The Kindergartners had a great time planting garlic! It will now grow roots over the winter and we should be able to harvest at least a bit of it before school is out in June:) Please, avoid running across the vegetable patch!
The Kindergartners will be making and posting a sign to remind you were the garlic is growing.
Onions are best planted from seed in the spring because not very many varieties are frost hardy. Leeks however are but it is too late to start them now. They will not germinate anymore in these cold temperatures.
Kindergartners also planted some yellow and paper white daffodils in the flower row along Napier Street.
The Muscari bulbs that Mrs. Froese planted are also known as grape hyacinths and smell really beautiful in the spring. They attract lots of bumblebees.
If you or anyone you know have planted new additions to the garden in the last 6 months, please let me know what it is and it’s location. The garden committee parents are trying to create a plant map, so we know what to expect to pop up in the garden in the spring.
the bulb planting was very fun + neat.
I am wondering if planting them in the fall was OK or not OK.
I am worried that they might start growing but then die
from the cold. but then again I might not be using my head.
But I am also wondering if they will not turn into a sprout
until the spring. If they do then we will have beautiful
bulbs by the spring. YIPPPPPPEEEEEEEEEEEE!!!!!!!!!!!!!!!!!!!!!!!!!!!!!
Don’t worry – these bulbs are really safe, especially with the mild winters we get here in Vancouver (Thank you, ocean for warming us:).
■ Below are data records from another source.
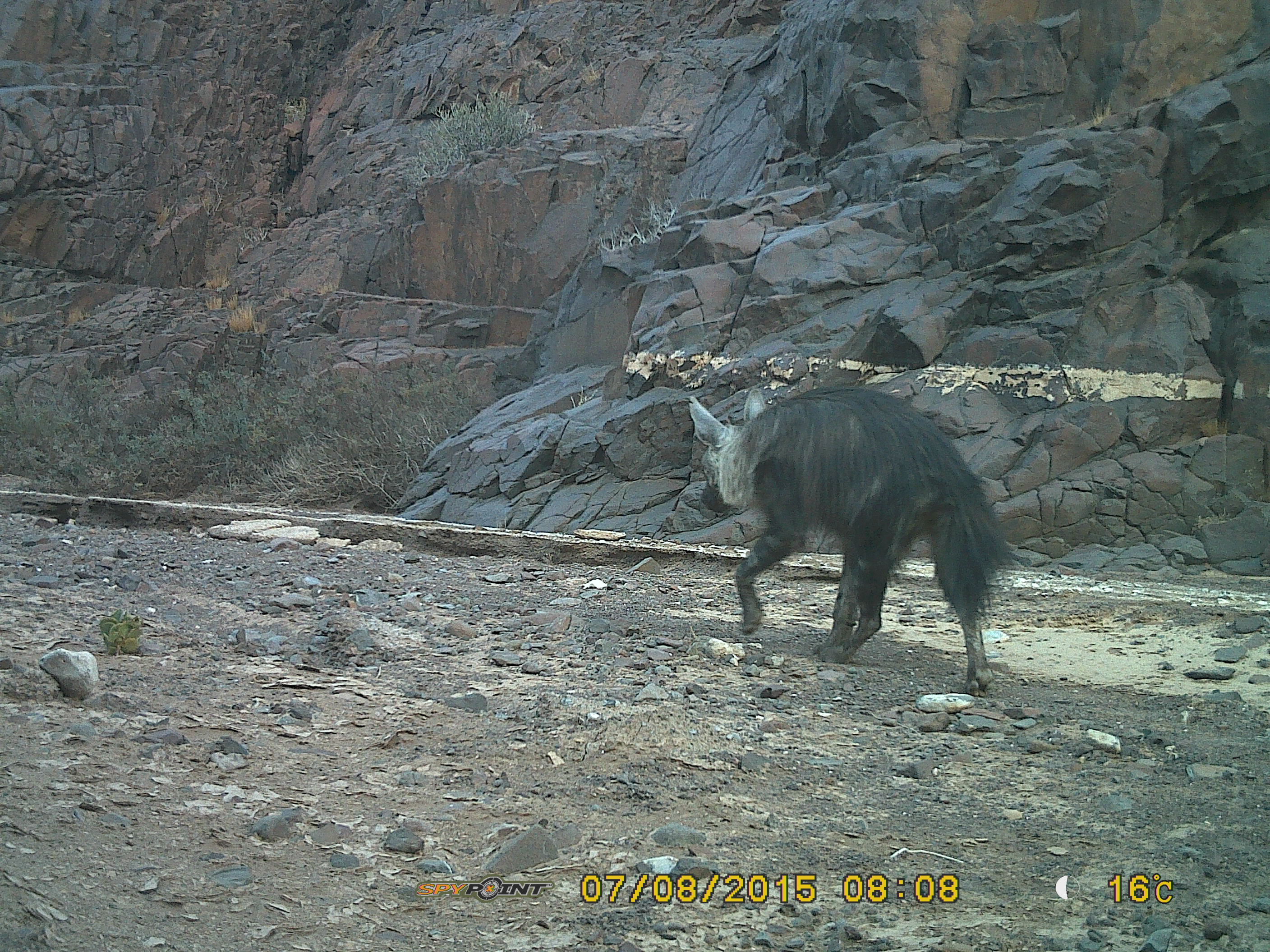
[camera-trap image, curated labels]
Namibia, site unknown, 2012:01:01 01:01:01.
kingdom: Animalia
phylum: Chordata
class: Mammalia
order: Carnivora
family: Hyaenidae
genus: Parahyaena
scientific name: Parahyaena brunnea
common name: brown hyena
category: hyaena brunnea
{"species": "hyaena brunnea (brown hyena) (Parahyaena brunnea)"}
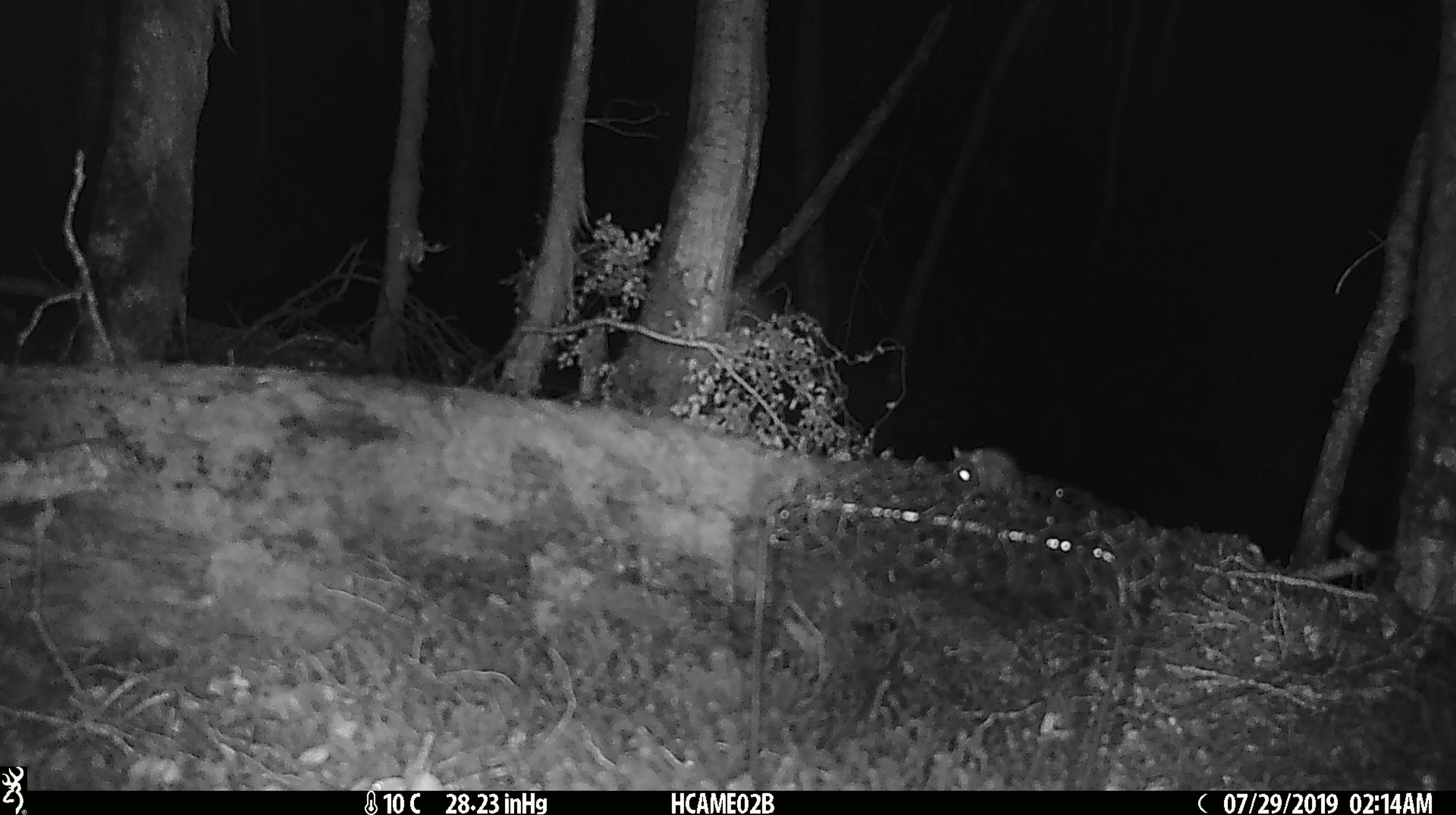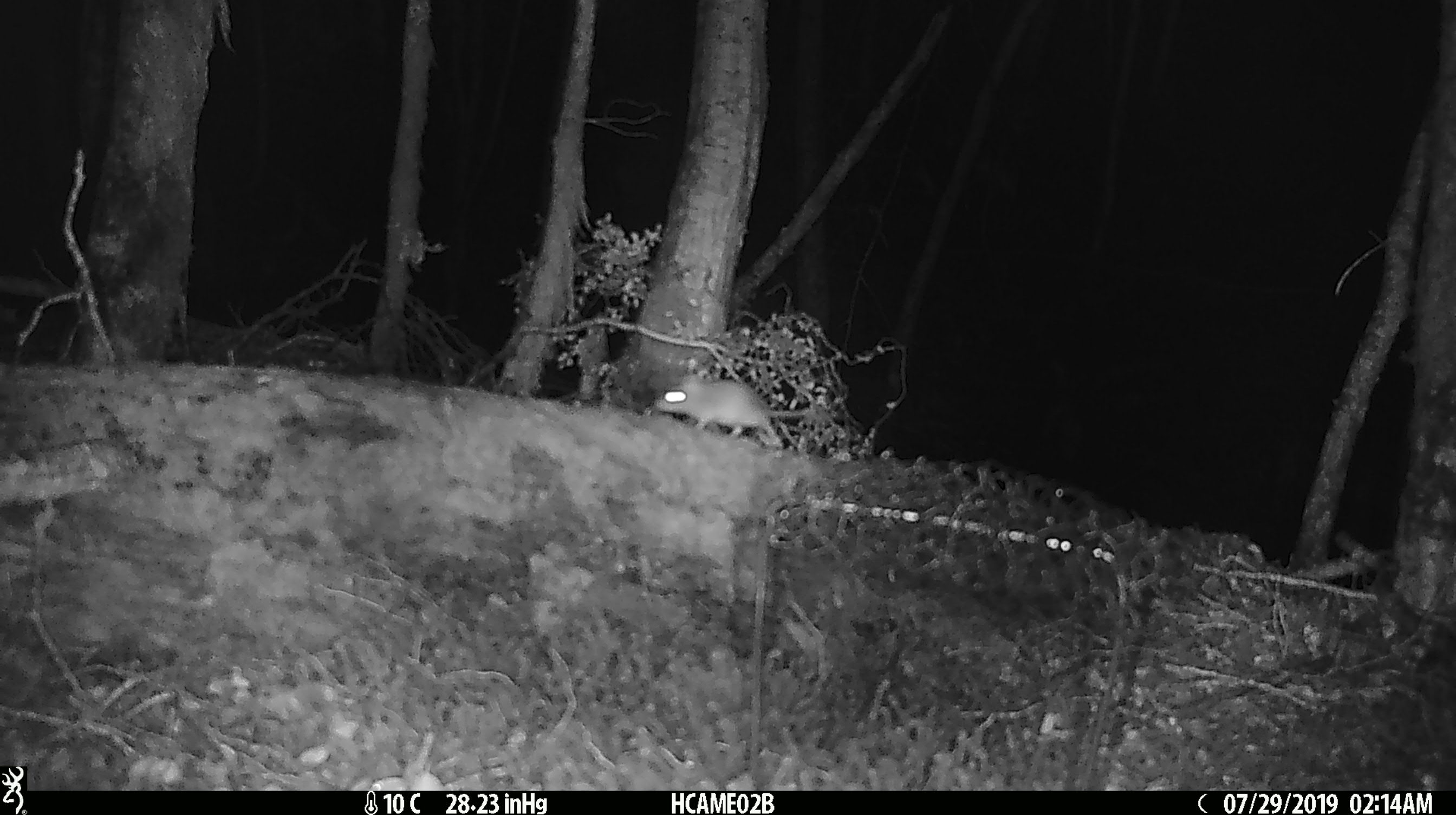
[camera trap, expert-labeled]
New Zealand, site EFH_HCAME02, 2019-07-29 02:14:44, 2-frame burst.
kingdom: Animalia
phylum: Chordata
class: Mammalia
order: Rodentia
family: Muridae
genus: Mus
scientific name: Mus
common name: mouse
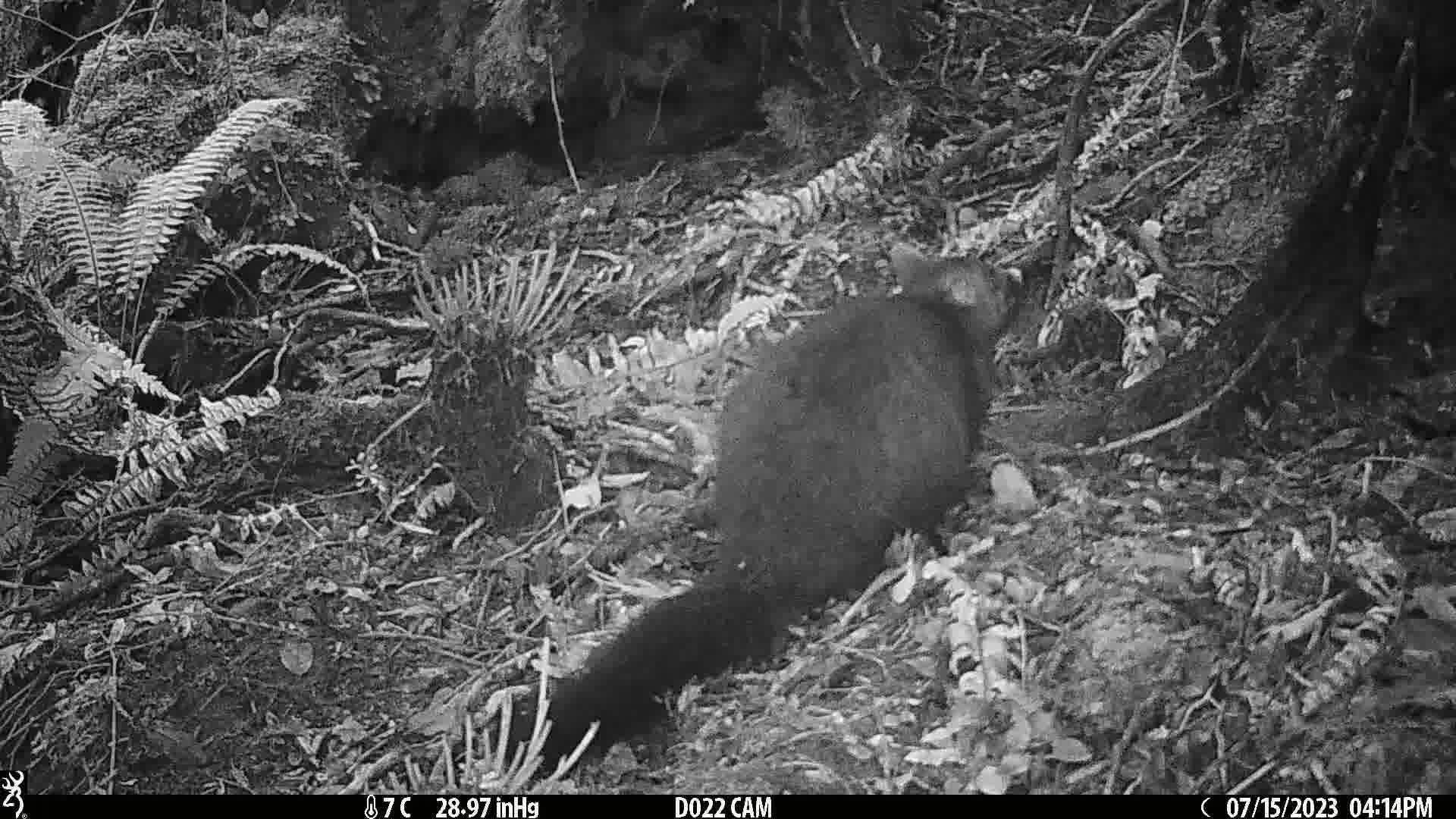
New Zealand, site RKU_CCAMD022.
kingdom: Animalia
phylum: Chordata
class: Mammalia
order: Diprotodontia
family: Phalangeridae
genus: Trichosurus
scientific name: Trichosurus vulpecula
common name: common brushtail possum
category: possum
Possum (common brushtail possum) (Trichosurus vulpecula).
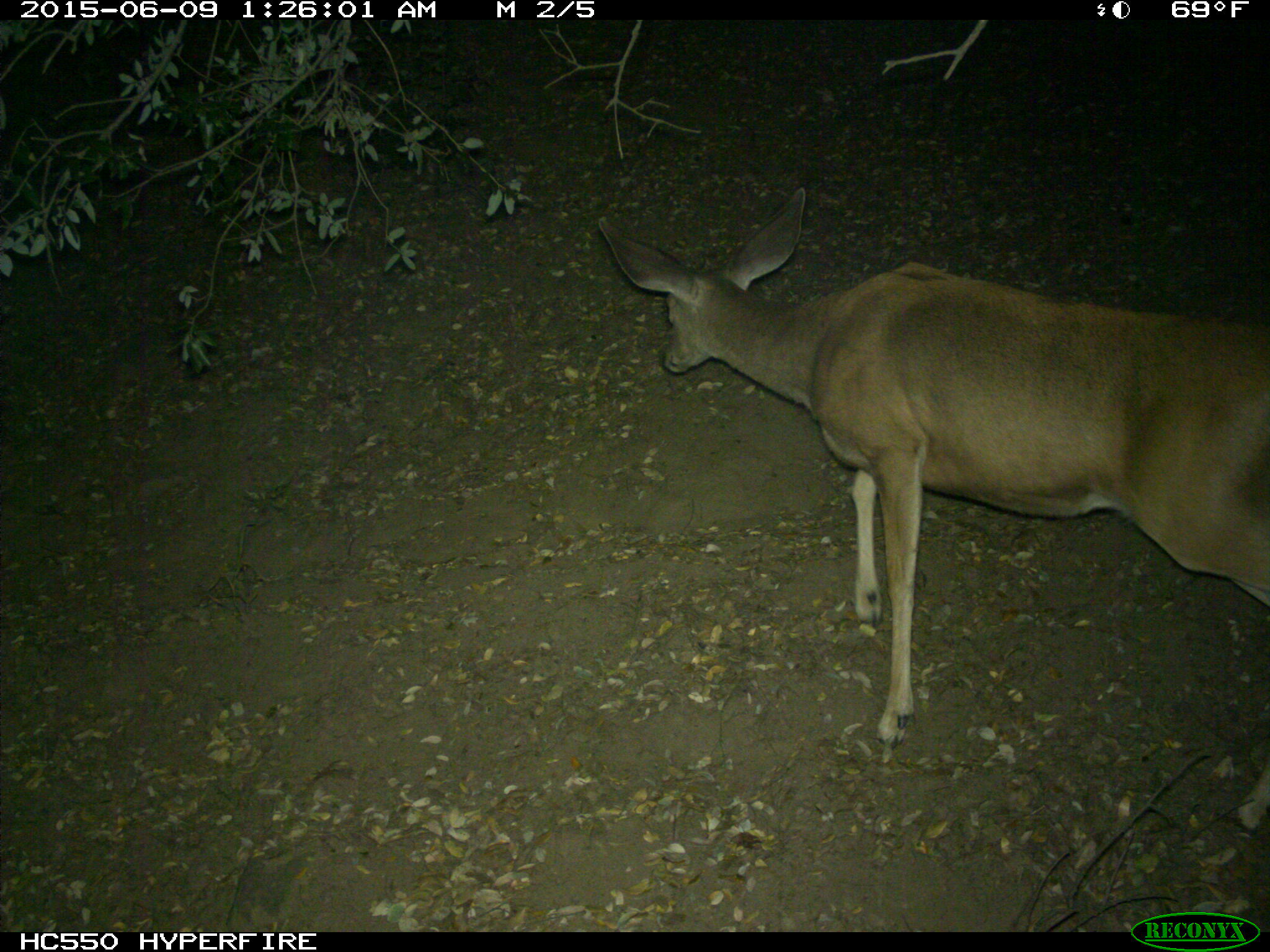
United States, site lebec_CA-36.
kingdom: Animalia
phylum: Chordata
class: Mammalia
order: Artiodactyla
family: Cervidae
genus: Odocoileus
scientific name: Odocoileus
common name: deer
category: unidentified deer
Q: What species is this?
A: Unidentified deer (deer) (Odocoileus).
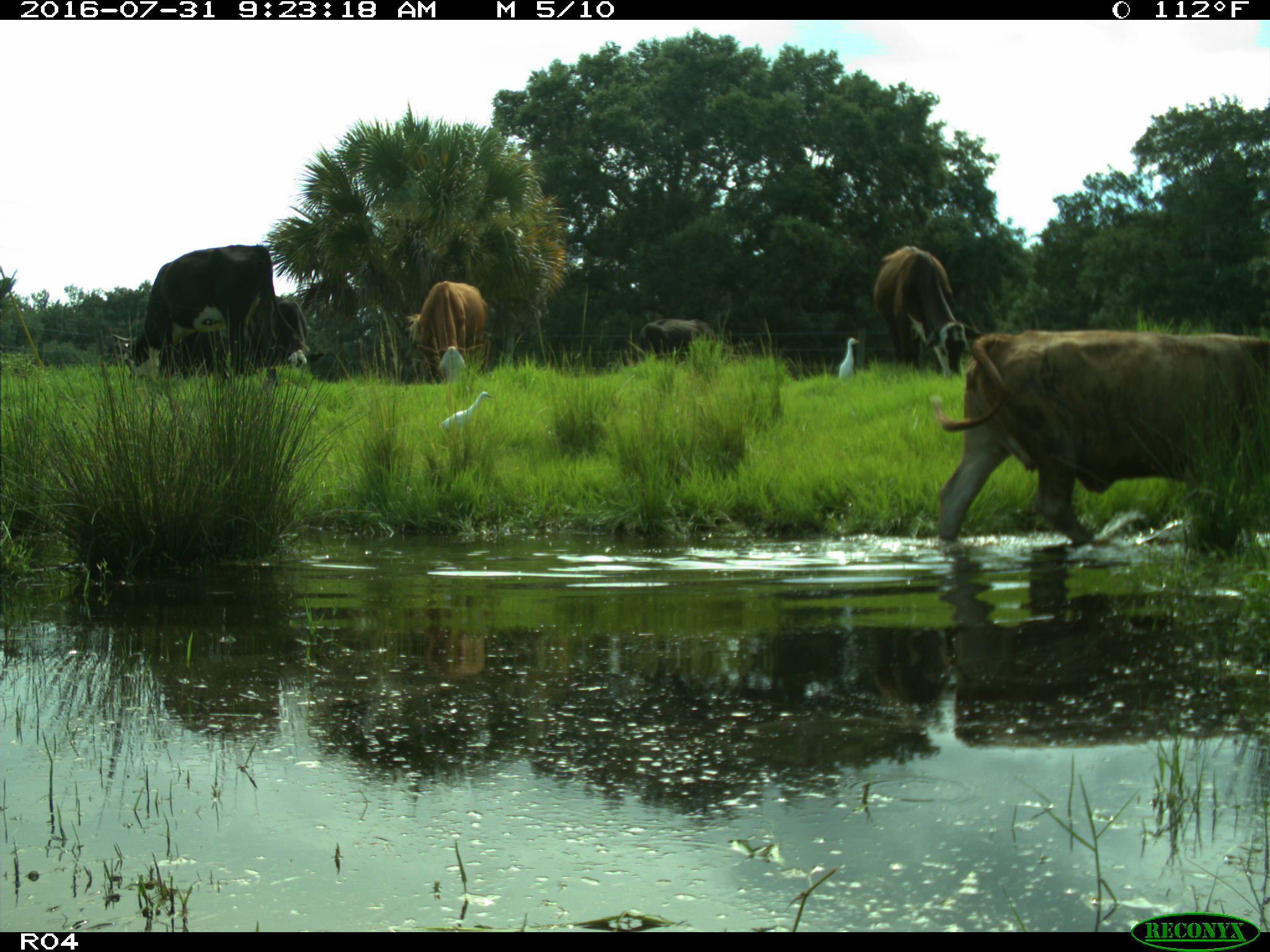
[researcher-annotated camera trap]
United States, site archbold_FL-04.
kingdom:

The bulbs you planted are “hardy” in this area, which means they will survive the winter well in the ground. Some bulbs, which evolved in different climates before they were brought here, need to be dug up every fall and stored over winter, because they cannot survive lower temperatures. An example of such a bulb would be Amaryllis, which you see being sold everywhere as an indoor plant around Christmas.
Your bulbs are quite cozy right now and on warmer days growing their roots, so they can just shoot up their leaves once they feel warmer temperatures.
If you look at the garlic (also a bulb) that the Kindergartners have planted in mid November, it is already happily growing leaves. Check it out – it’s planted at the end of the vegetable patch beside the raspberry patch and the apple tree.